Advantages & Disadvantages
The lowest energy footprint and least-polluted ecosystem are the main benefits of bioplastics. Increased use of bioplastics will help solve the issue of overflowing landfills and floating islands of trash.
However, not all bioplastics actually degrade quickly; if they are not disposed of properly, some bio-based plastics won’t break down for decades.
Bioplastics are also becoming more and more popular because they don’t contain bisphenol A (BPA).
You might remember seeing advertisements for BPA-free products, particularly in food storage and baby feeding items, due to their alleged capacity to disrupt hormonal activity.
Although it is still unclear what the potential effects of BPA in consumer goods might be, the European Union, for instance, has banned the use of BPA in baby bottles.
Some bioplastics produce fewer greenhouse gases during production than plastics made from petroleum.
For instance, polylactic acid (PLA) is one bioplastic that can be produced using existing manufacturing tools, which reduces the cost of production. The entire lifecycle of plastics is not necessarily accounted for.
In many cases, the methods used to grow the plants have a significant environmental impact, and what happens to a bioplastic product after it is used can vary.

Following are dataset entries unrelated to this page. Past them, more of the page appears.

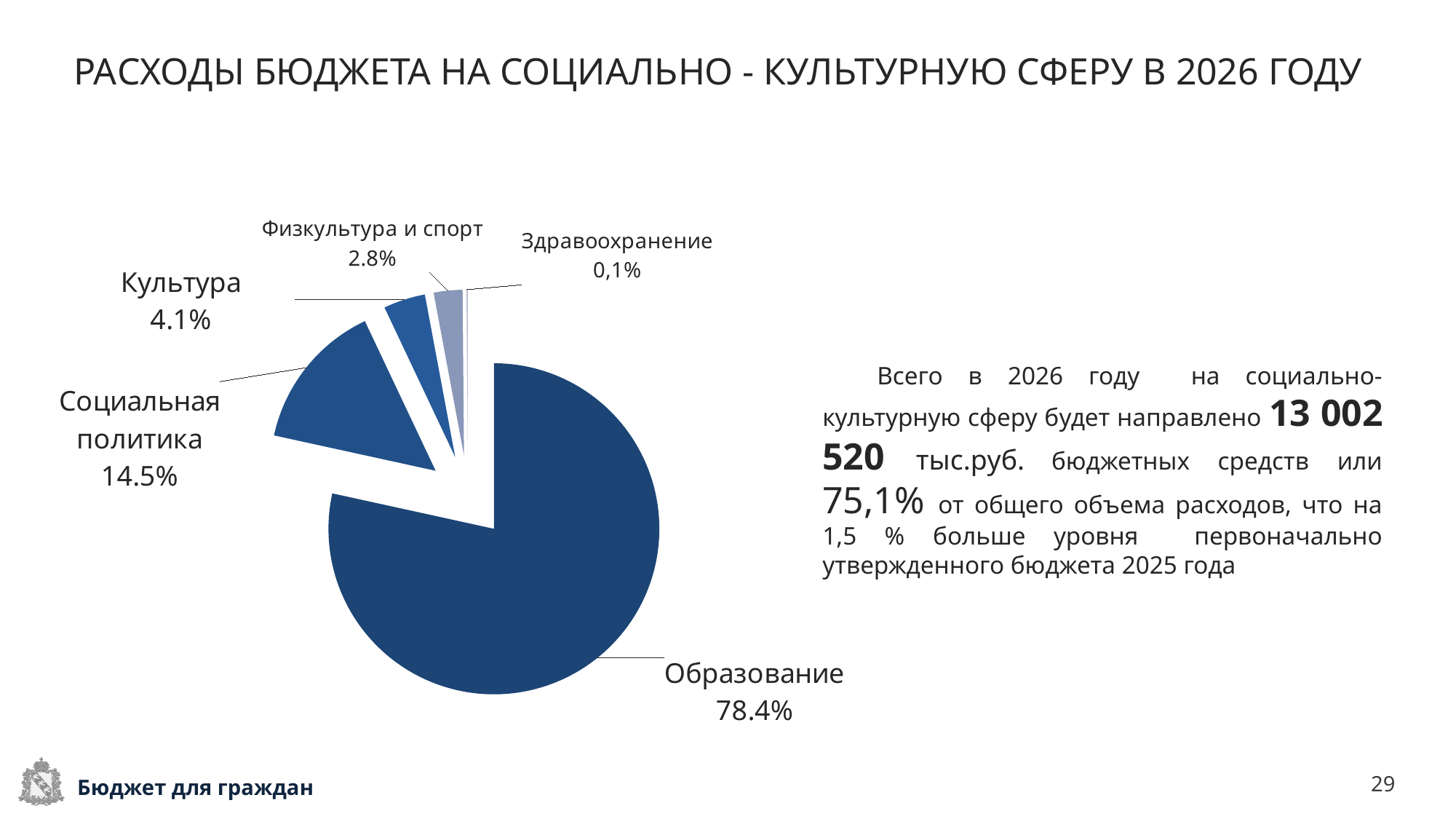
How many categories are shown in the pie chart? 5 What share of the pie does Образование have? 78.4% What kind of chart is shown on the slide? Pie chart What is the difference between the shares of Образование and Социальная политика? 63.9% What is the value shown for Культура? 4.1% Which category has the largest share of the pie? Образование What is the value shown for Социальная политика? 14.5% What is the value shown for Физкультура и спорт? 2.8% What is the title of the slide containing the chart? РАСХОДЫ БЮДЖЕТА НА СОЦИАЛЬНО - КУЛЬТУРНУЮ СФЕРУ В 2026 ГОДУ Which category has the smallest share of the pie? Здравоохранение What is the value shown for Здравоохранение? 0,1% Which is larger, the share for Культура or the share for Физкультура и спорт? Культура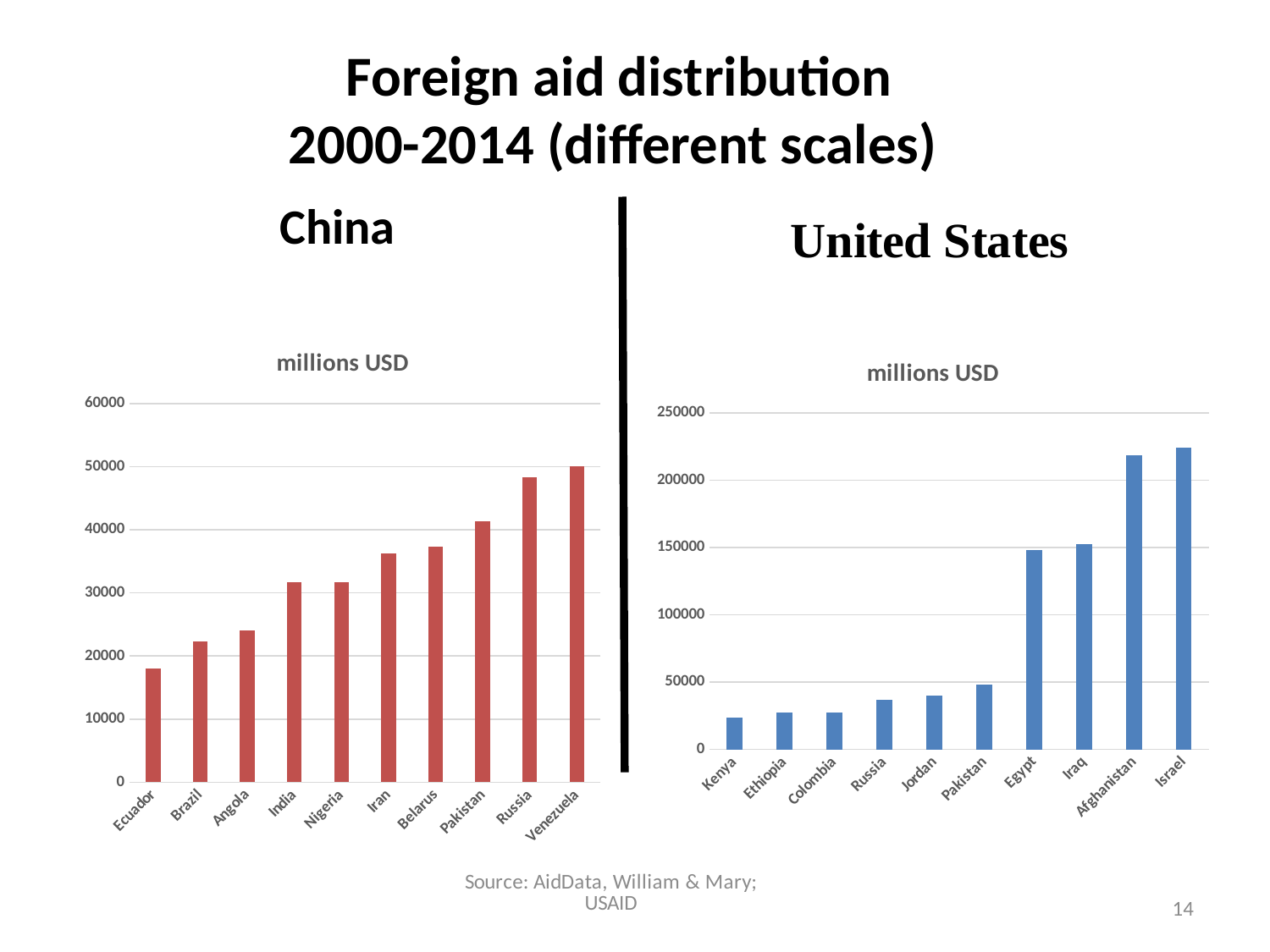
On the United States chart, which is larger, the value for Egypt or the value for Pakistan? Egypt On the China chart, which country has the lowest value? Ecuador What type of chart is the China chart? Bar chart On the China chart, is the value for Belarus greater or less than 40000? less On the China chart, which is larger, the value for Russia or the value for Ecuador? Russia On the China chart, which country has the highest value? Venezuela On the United States chart, which country has the lowest value? Kenya On the United States chart, which country has the highest value? Israel On the United States chart, is the value for Israel greater or less than 200000? greater On the China chart, is the value for Ecuador greater or less than 20000? less How many countries are shown on the United States chart? 10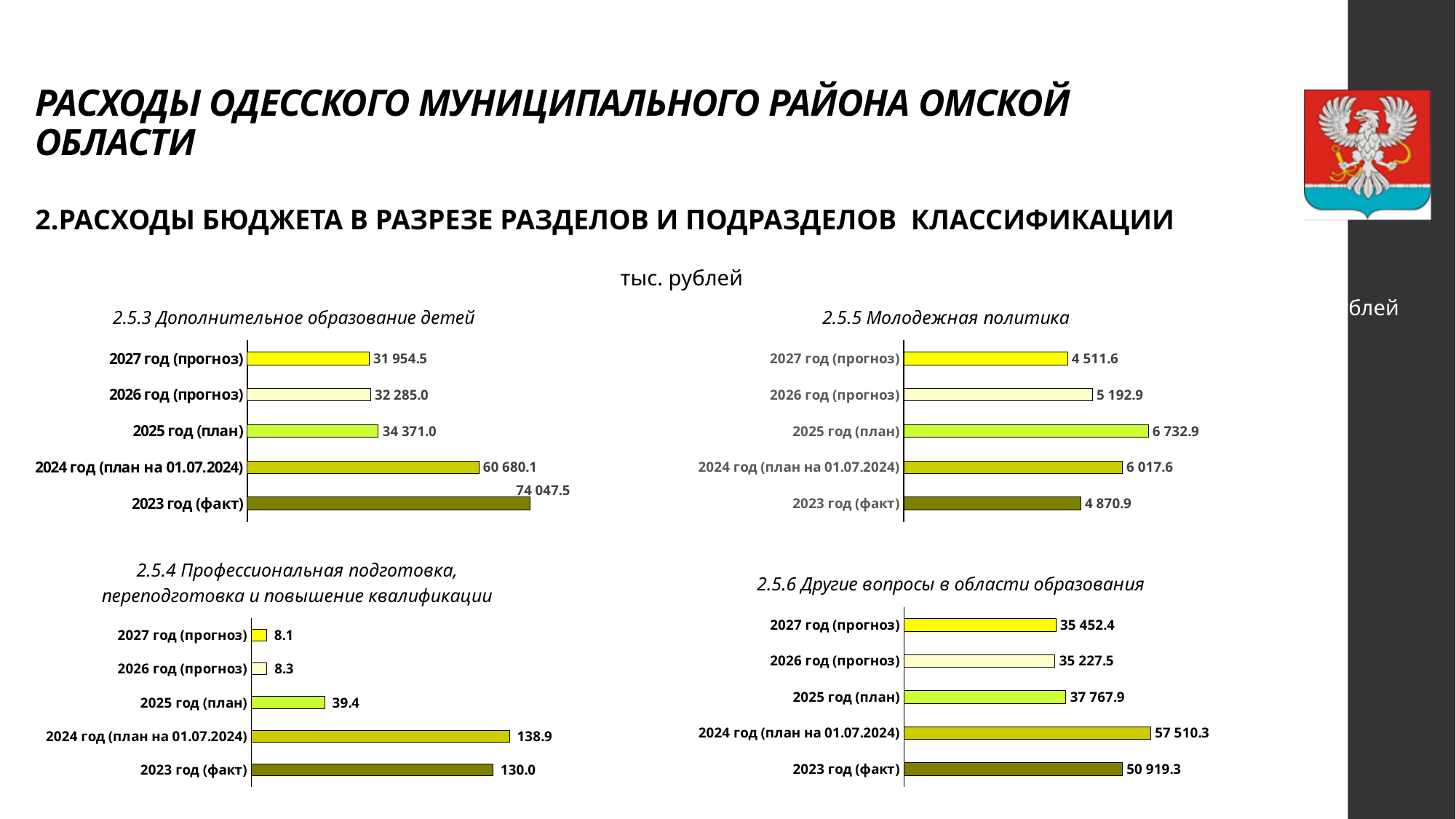
In the chart '2.5.4 Профессиональная подготовка, переподготовка и повышение квалификации', what is the value for 2024 год (план на 01.07.2024)? 138.9 In the chart '2.5.5 Молодежная политика', what is the value for 2025 год (план)? 6 732.9 In the chart '2.5.4 Профессиональная подготовка, переподготовка и повышение квалификации', what is the difference between 2024 год (план на 01.07.2024) and 2023 год (факт)? 8.9 In the chart '2.5.5 Молодежная политика', which category has the highest value? 2025 год (план) How many categories does the chart '2.5.6 Другие вопросы в области образования' show? 5 In the chart '2.5.3 Дополнительное образование детей', which category has the lowest value? 2027 год (прогноз) In the chart '2.5.3 Дополнительное образование детей', what is the difference between 2023 год (факт) and 2024 год (план на 01.07.2024)? 13 367.4 In the chart '2.5.6 Другие вопросы в области образования', what is the value for 2026 год (прогноз)? 35 227.5 In the chart '2.5.3 Дополнительное образование детей', what is the value for 2023 год (факт)? 74 047.5 In the chart '2.5.5 Молодежная политика', which is larger: 2023 год (факт) or 2026 год (прогноз)? 2026 год (прогноз) In the chart '2.5.6 Другие вопросы в области образования', which category has the highest value? 2024 год (план на 01.07.2024) What type of chart is '2.5.3 Дополнительное образование детей'? Bar chart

It can be difficult for consumers to determine which bioplastics they are using are recyclable, compostable, or biodegradable. Due to improper disposal of many bioplastics and the lack of facilities in some areas to sort, compost, or recycle bioplastics, everything might end up in a landfill anyway. For instance, a consumer might put a cup made of polylactic acid (PLA) in the recycle bin even though it should actually be composted because it feels and looks like regular plastic.
That said, bioplastics can actually partially save the world, keep the turtles alive, and take one step towards sustainable living with zero footprint.
It takes one act to contribute, whether it is using a metal straw, switching to microplastics when possible, or just reusing your products, one day at a time.